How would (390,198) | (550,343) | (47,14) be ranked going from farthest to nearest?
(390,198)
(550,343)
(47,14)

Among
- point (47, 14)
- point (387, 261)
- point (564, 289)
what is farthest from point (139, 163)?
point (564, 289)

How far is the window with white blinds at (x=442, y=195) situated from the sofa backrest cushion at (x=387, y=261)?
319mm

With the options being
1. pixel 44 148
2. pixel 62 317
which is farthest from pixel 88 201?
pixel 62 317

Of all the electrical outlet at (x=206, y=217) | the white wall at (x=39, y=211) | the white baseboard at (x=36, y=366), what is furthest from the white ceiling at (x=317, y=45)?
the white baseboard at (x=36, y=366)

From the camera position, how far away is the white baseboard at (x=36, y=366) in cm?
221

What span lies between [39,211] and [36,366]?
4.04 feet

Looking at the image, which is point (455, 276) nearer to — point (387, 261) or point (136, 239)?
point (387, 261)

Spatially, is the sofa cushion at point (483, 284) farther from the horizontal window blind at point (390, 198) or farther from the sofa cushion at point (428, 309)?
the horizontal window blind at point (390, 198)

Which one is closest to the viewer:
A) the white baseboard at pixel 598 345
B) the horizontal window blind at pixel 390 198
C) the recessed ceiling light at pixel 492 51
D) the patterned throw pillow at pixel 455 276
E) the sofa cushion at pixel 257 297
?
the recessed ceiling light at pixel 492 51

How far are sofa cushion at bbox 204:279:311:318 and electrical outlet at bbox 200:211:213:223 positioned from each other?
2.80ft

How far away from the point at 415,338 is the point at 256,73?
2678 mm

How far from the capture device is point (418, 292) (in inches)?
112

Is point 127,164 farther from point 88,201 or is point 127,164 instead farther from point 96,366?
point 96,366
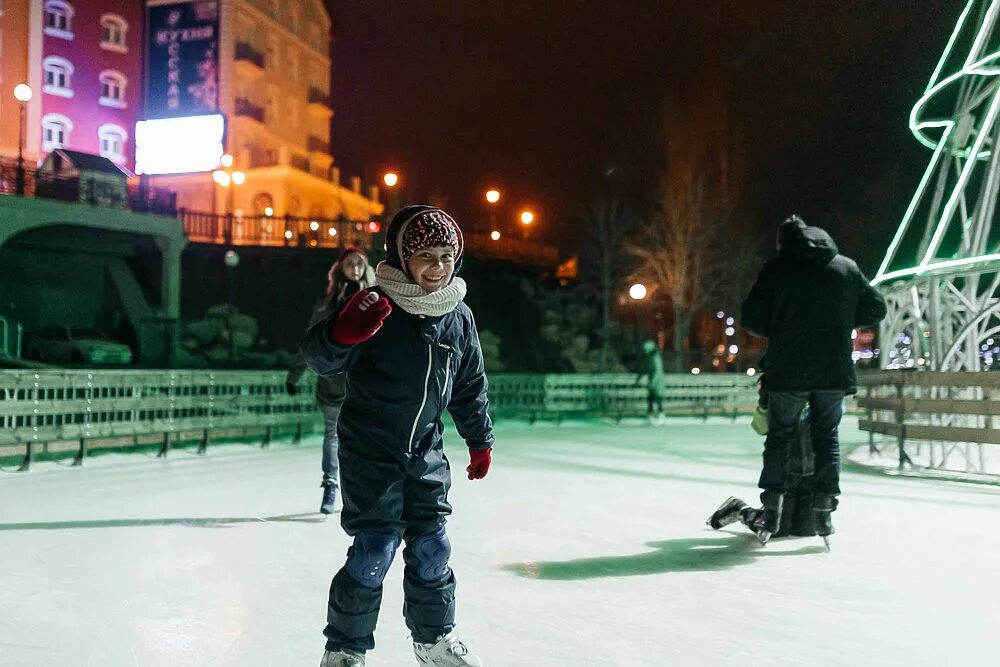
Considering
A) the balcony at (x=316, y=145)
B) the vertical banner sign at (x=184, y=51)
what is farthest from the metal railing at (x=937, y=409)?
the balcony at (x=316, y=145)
******************************
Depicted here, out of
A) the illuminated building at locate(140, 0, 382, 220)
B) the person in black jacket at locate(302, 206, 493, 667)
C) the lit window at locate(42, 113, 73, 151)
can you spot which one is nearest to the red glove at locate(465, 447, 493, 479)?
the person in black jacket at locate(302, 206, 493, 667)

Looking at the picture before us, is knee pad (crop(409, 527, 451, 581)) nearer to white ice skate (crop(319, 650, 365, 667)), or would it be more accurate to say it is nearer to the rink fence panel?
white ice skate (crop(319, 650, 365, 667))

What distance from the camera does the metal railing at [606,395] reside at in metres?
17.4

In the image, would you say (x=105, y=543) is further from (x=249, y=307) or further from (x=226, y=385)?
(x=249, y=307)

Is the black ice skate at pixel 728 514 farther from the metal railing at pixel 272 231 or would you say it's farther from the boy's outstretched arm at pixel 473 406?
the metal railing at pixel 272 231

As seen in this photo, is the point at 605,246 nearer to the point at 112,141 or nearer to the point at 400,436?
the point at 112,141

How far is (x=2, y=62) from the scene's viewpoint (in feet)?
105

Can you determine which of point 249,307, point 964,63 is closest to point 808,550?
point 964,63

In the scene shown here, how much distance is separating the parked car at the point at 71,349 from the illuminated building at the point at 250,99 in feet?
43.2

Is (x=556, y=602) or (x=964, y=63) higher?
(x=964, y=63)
******************************
:: Exercise objective ::
Pull out each line of the data above that contains the string "skate", and copy every such line in full.

:: Answer in full ::
Looking at the picture before us, is knee pad (crop(409, 527, 451, 581)) nearer to white ice skate (crop(319, 650, 365, 667)), or would it be more accurate to say it is nearer to the rink fence panel?
white ice skate (crop(319, 650, 365, 667))
Is the black ice skate at pixel 728 514 farther from the metal railing at pixel 272 231 or would you say it's farther from the boy's outstretched arm at pixel 473 406?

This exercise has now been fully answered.